I reminisce about the day we met and how you made me feel,
Looking at the glowing smile on your face,
Staring into your dreamy beautiful eyes,
Your smell, your touch, your warm embrace
What a special night that was...
And now, I’m starting to feel that warmth inside,
Like nothing or no one else can make me feel...
Butterflies, a constant smile, happy thoughts,
Looking forward to the next time we meet.
What lies ahead, down the road to love?
Can it possibly be what I’ve been hoping for?
All my goals, dreams, passions, hopes...
Glaring now before me with great anticipation.
No one knows what tomorrow brings...
One can only wish and believe...
I have abounding faith that God will take care of me,
And bring the right person into my life.
Could it be you?
Time will tell...
I feel a special bond starting between us,
And so I’m truly hopeful that it is (you).
If you understood this, then yes it is you. But if you don't, try google translate. HAHA!
So much for poetry, I used to be very sentimental when I was younger. I guess I've lost my touch. Hope it's good, cos it ain't yet my best mood but at least I hope you understood. Rapper yo~
Tuesday, April 05, 2011
Flying So-low~
USED to have a BFF who currently is busy with work and girlfriend, USED to have a whole bunch of gaming kakis ( gaming friends ), USED to have a whole bunch of clubbing peeps, but then again..all are busy, MIA or overseas. Sadface. :(
The most recent fun thing I did was to go up Genting Highlands on a Sunday afternoon, ( KL IS FREAKING HOT THAT DAY ) and get to actually chill there. It was literally relaxing, fun and..nothing else to do there.
Well on the other hand, going up to Genting is part of my eventjob so I had to anyways, besides getting to go to Genting and get paid rm50 for doing nothing much, I think it's very worth it. Oh, rm50 is just allowance and I still get paid for being there also by hour. So spent 12 hours in Genting, setting up buntings, getting ALL ACCESS PASS into ABP, Anugerah Bintang Popular and I manage to get a upfront look at Siti NurHalizah! :D
Here's some pictures. They use my funny face picture. T.T
I really meant it. Nothing else better to do.
I guess that's about it. A new week starts, apparently something to look forward for. A dance rehearsal for my Sri Lanka Company Trip. Hopefully it'll be fun. Cheerios. :)
Saturday, April 02, 2011
Hopefully, some sweet memories. But so far it has been sour.
As the saying goes, forgive and forget..but can we really do so? Sometimes it's just not that easy to forget. It has scarred us so deeply that every time we close our eyes, we see that pain, that sorrow deep inside us that is still there. If we have no sorrows, we are not humans.
I felt as though that I've learnt a lot. To gradually learn about life, the purpose of life. It's not easy to start off with but it is easily ended with a blink of an eye.
When I know that somehow, or perhaps I could tell that a person likes me by just taking a glance at him/her. It's not that difficult to distinguish the difference between likings and dislikes.
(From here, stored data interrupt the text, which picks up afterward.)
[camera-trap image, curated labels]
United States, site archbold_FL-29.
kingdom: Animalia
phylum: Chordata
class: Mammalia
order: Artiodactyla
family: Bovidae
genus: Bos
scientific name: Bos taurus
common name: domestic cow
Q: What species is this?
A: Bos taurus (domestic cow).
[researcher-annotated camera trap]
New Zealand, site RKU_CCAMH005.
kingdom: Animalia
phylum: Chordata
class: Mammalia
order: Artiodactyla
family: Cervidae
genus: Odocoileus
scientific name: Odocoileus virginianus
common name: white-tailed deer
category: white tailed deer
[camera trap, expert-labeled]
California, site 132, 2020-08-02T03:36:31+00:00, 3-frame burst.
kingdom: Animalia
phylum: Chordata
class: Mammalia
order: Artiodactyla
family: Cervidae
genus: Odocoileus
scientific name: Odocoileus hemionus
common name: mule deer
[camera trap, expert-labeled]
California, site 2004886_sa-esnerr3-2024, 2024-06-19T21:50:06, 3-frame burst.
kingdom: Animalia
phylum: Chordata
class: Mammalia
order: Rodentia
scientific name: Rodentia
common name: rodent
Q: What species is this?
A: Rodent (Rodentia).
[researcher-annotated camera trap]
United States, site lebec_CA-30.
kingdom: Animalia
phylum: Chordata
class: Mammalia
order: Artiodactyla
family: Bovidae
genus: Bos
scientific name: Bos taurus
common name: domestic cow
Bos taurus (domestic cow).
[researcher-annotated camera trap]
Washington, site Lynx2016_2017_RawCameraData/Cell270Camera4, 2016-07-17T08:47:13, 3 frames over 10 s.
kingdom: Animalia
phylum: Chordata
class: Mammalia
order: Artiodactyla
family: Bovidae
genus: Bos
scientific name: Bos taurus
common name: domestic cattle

I guess I know where I stand, and maybe it's best for me to wait? Or to take another step and move on? Confused but yet the answer is crystal clear. I tend to hesitate a lot, give myself some thoughts and false hopes and in the end, it is as though I am fighting a losing battle.
Nonetheless I will always try my best, to work hard in order to achieve something. So I'll remember, I'll keep those memories that I made it with you and treasure it. Even if you may not recognize me the next time you see me, at least I knew I made those beautiful memories with you, even for the shortest moments.
Memories, sweet and sour, somethings can never be forgotten.
If only memories can be sold, I'll be rich. hehe.